First principles calculation of perovskite‐type hydrides KXH₃ (X=Al, Cu) for hydrogen storage applications

Laboratory of Condensed Matter and Interdisciplinary Sciences, Unité de Recherche labellisée CNRST, URL-CNRST-17, Faculty of Sciences, Mohammed V University of Rabat, Morocco.

Abstract

The primary objective of this paper is to characterize the perovskite-type hydrides KXH₃ (X=Al, Cu) and explore their potential for hydrogen storage applications using density functional theory (DFT). The study investigates various aspects such as structure, electronic and optical properties, stability, and hydrogen storage capabilities.

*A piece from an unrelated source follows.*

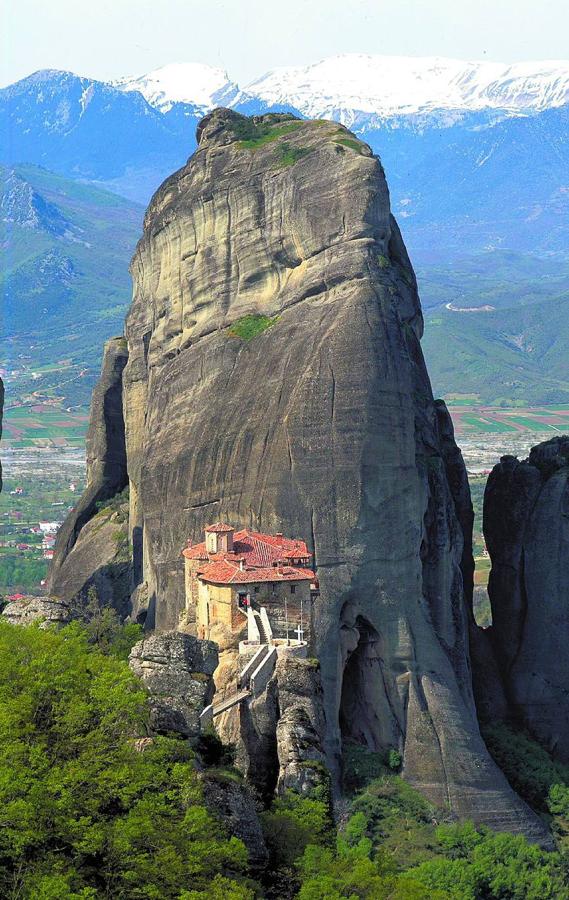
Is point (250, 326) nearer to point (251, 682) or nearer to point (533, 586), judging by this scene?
point (533, 586)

To accomplish this, the study employs the Perdew–Burke–Ernzerhof-Generalized Gradient Approximation (PBE + GGA) functional. The KAlH₃ compound is optimized in a cubic crystal structure, yielding lattice constants of 7.55 Å. On the other hand, KCuH₃ is optimized in a tetragonal crystal structure with dimensions of a=b=11.14 Å and c=13.23 Å. These materials exhibit stability, as indicated by their negative formation energy. The electronic properties of KXH₃ (X=Al, Cu) are thoroughly investigated, including the determination of bandgap, total density of states, and partial density of states. Notably, these structures exhibit a metallic character. The optical results reveal that these novel materials demonstrate minimal energy loss and high conductivity. Regarding hydrogen storage capabilities, the gravimetric hydrogen storage values for KXH₃ (X=Al, Cu) compounds are found to be 4.38 and 2.86 wt%, respectively. These findings suggest that KAlH₃ shows promise as a potential candidate for hydrogen storage applications.